Ahora, la mujer “de cierta edad” que no aprovecha las opciones anti-envejecimiento que el mercado pone a su disposición comete una grave transgresión. Qué abandonada está, murmuran a nuestras espaldas; no se cuida, dicen. A diferencia de los hombres, las mujeres nunca debemos aparentar la edad que realmente tenemos, nunca debemos mostrarnos como realmente somos, con canas, arrugas y todo.

La mujer que decide asumir el proceso de envejecimiento de manera natural, sin artificios químicos o quirúrgicos, corre el riesgo de ser considerada negligente, displicente y francamente fea. “¡Qué avejentada está!” no es un simple comentario, sino una acusación que lleva implícito el reproche por haber “descuidado” irresponsablemente el cuerpo.

Hasta la importancia del ejercicio físico y de mantener un buen peso se expresan a menudo en función de la apariencia más que de la salud.
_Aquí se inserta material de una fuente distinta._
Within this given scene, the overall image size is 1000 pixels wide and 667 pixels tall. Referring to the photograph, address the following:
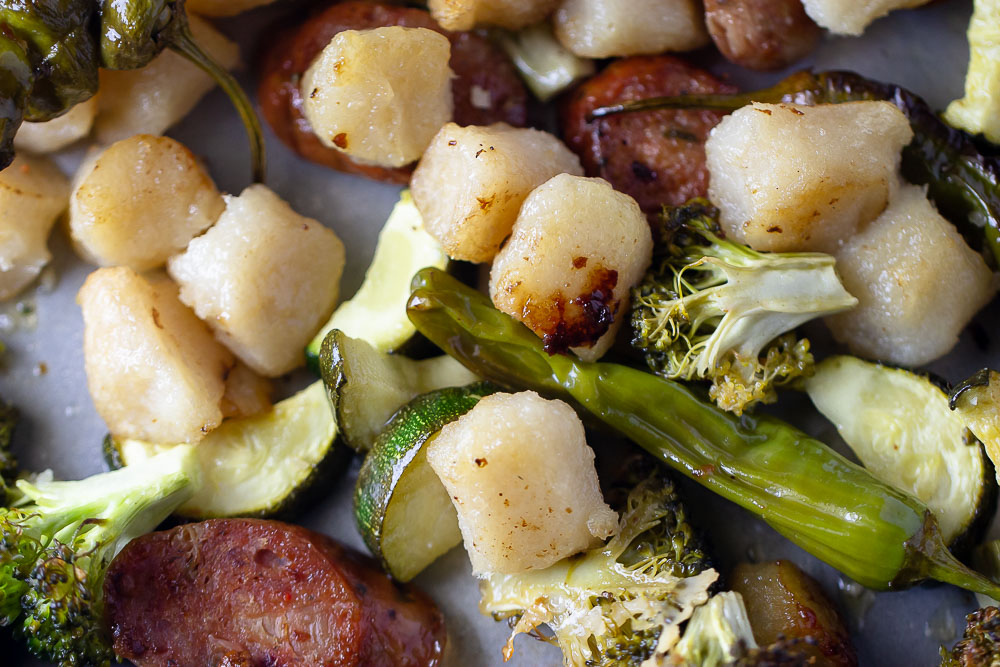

De hecho, en Santo Domingo es mucho más fácil encontrar una inyección de botox que una clase de yoga para envejecientes, y los cirujanos plásticos superan a los nutricionistas por centenares.

Ser esclavas de estándares de belleza basados en la juventud y en la perfección del cuerpo tiene costos emocionales altísimos para las mujeres de todas las edades, que nunca lograrán reproducir la apariencia perfecta de las modelos mediáticas. Para las envejecientes la tarea es más difícil y el daño a la autoestima todavía peor, y ni hablar de los costos económicos: el ácido hialurónico sale caro, igual que los honorarios de los cirujanos, y sus efectos son siempre transitorios.

El mandato social contra el envejecimiento femenino se ha vuelto tan normativo, tan ubicuo, que lucir nuestra propia edad ha pasado a ser un acto de insubordinación política, una nueva forma de rebelión contra preceptos sociales sexistas y opresivos. Por extraño que parezca, mostrar las canas y rechazar el botox son la nueva frontera de mi activismo feminista. Nunca hubiera imaginado que, en esta etapa de mi ciclo vital, lucir mi verdadera edad sería un acto de afirmación política. La subversión de las arrugas. ¡Quién lo hubiera dicho!